Les flux illicites de capitaux aboutissent à renverser l'image régionale offerte par les seules statistiques financières officielles. Les pays d'Afrique sub-saharienne, en particulier les pays de l'Afrique de l'Ouest et centrale, sont les plus impliqués dans ces sorties de capitaux et devancent largement les pays d'Afrique du Nord que les données officielles décrivent comme responsables de la quasi-totalité des transferts officiels nets de ressources.
Le Nigéria, l'Afrique du Sud et l'Égypte sont les plus touchés quand on considère les flux en valeur nominale.
Rapportés aux PIB nationaux, certains pays sont littéralement « saignés » par les flux illicites : Djibouti, à hauteur de près de 35 % de son PIB, la République du Congo (25 % de son PIB) tandis que la présence dans cette liste de pays réputés pour être des paradis fiscaux doit être relevée.
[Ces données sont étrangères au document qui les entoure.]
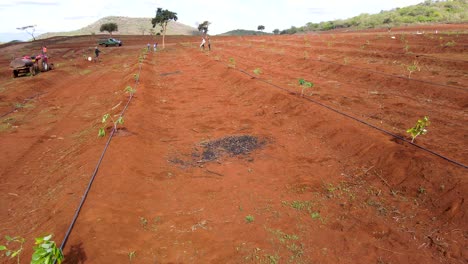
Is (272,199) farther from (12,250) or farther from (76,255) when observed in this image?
(12,250)

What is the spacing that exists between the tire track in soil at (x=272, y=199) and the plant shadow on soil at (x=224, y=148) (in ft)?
0.65

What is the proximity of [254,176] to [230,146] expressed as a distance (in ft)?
5.70

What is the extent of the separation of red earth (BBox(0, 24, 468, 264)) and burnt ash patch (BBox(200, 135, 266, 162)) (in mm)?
195

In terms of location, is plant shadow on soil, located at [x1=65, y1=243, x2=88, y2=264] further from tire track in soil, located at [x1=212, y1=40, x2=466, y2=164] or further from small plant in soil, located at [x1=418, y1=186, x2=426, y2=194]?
tire track in soil, located at [x1=212, y1=40, x2=466, y2=164]

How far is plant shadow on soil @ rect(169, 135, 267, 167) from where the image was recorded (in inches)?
296

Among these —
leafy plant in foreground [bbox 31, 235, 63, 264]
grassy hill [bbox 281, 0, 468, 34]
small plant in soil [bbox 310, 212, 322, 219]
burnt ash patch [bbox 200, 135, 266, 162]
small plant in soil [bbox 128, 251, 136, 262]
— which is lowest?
small plant in soil [bbox 310, 212, 322, 219]

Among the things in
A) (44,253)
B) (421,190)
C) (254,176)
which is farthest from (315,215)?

Ainsi, les flux illicites de capitaux représenteraient 23 % du PIB des Seychelles et 11 % du PIB du Botswana.
Rapportés à l'aide extérieure, les flux illicites de capitaux suivent un facteur compris entre deux et trois fois celle-ci, résultat mentionné lors de l'audition par votre commission du ministre chargé du développement, M Pascal Canfin.
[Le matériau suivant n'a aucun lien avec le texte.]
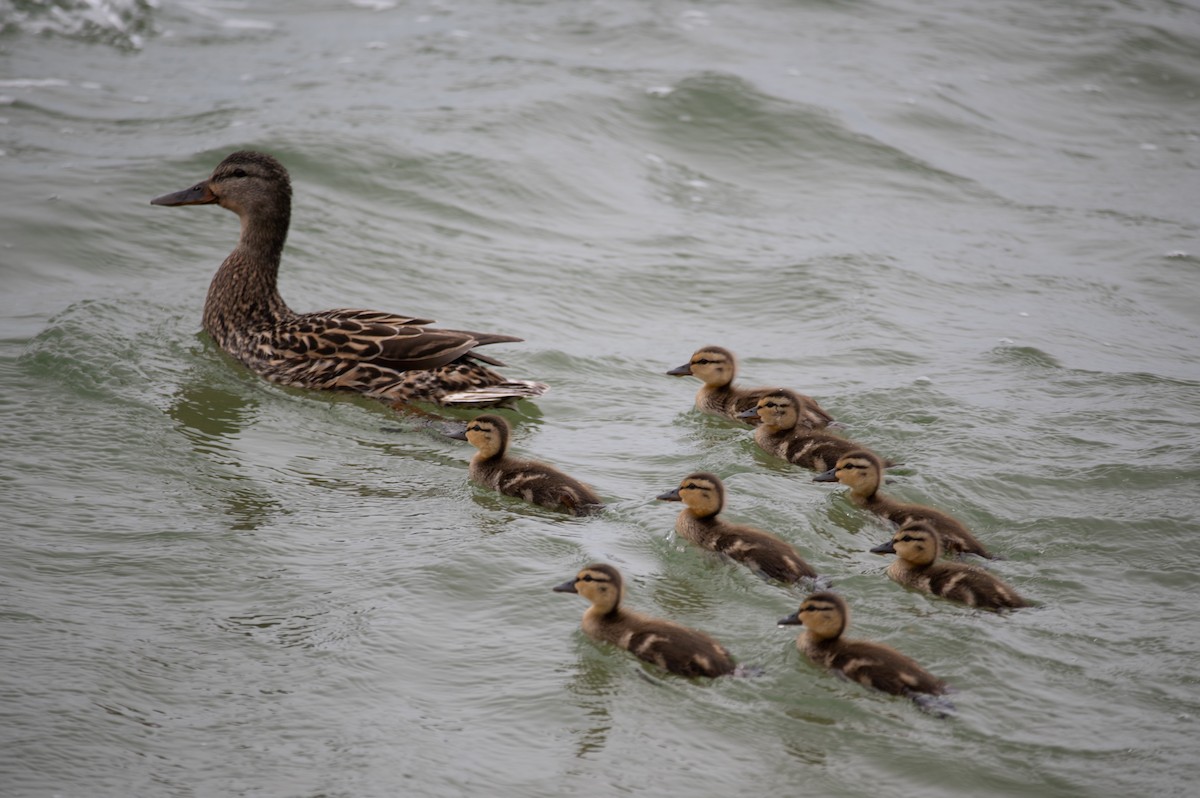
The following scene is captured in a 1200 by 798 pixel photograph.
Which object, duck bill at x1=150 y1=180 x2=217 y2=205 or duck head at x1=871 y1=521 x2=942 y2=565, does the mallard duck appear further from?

Ces données doivent être prises avec précaution puisqu'elles ne sont pas accompagnées du jeu d'hypothèses qui pourraient permettre de les étayer et dans la mesure où la quantification de flux illicites, par nature occultes pour beaucoup d'entre eux, a toujours quelque chose d'un peu héroïque.
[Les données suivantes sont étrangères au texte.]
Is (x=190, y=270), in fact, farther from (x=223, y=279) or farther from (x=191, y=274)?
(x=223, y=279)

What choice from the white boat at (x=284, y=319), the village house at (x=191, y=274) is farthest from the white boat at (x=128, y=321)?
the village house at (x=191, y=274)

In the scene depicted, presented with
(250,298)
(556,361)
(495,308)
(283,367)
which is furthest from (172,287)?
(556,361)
Cependant, d'un point de vue plus qualitatif, outre que la totalité des études disponibles, réalisées pourtant par des chercheurs d'horizon très divers, concordent sur l'existence d'un problème sérieux, il apparaît non douteux que plusieurs caractéristiques de l'Afrique, qu'on retrouve plus ou moins dans l'ensemble du Monde, invitent à accorder du crédit aux enseignements de l'étude et, par conséquent, à promouvoir des solutions.
La forte influence des firmes multinationales dans les économies les plus développées du continent, avec l'infusion qui l'accompagne de pratiques d'optimisation éventuellement très sophistiquées, la médiocrité de la situation institutionnelle de certains États, combinée avec la concentration très grande des revenus et une réelle instabilité politique sont des facteurs de risques que viennent aggraver l'orientation délibérée de certaines juridictions vers le modèle du paradis fiscal. Au demeurant, l'Afrique est encore trop absente des processus mondiaux censés mettre de l'ordre dans les questions connexes de la lutte contre le blanchiment et contre la fraude fiscale. Malgré leurs faiblesses il serait bon que l'Afrique les rejoigne, et, par exemple, compte un plus grand nombre d'adhérents au Forum fiscal de l'OCDE.
Dans ces conditions, les recommandations portant sur les mesures à mettre en oeuvre pour réduire les risques de flux illicites de capitaux doivent être considérées comme particulièrement importantes.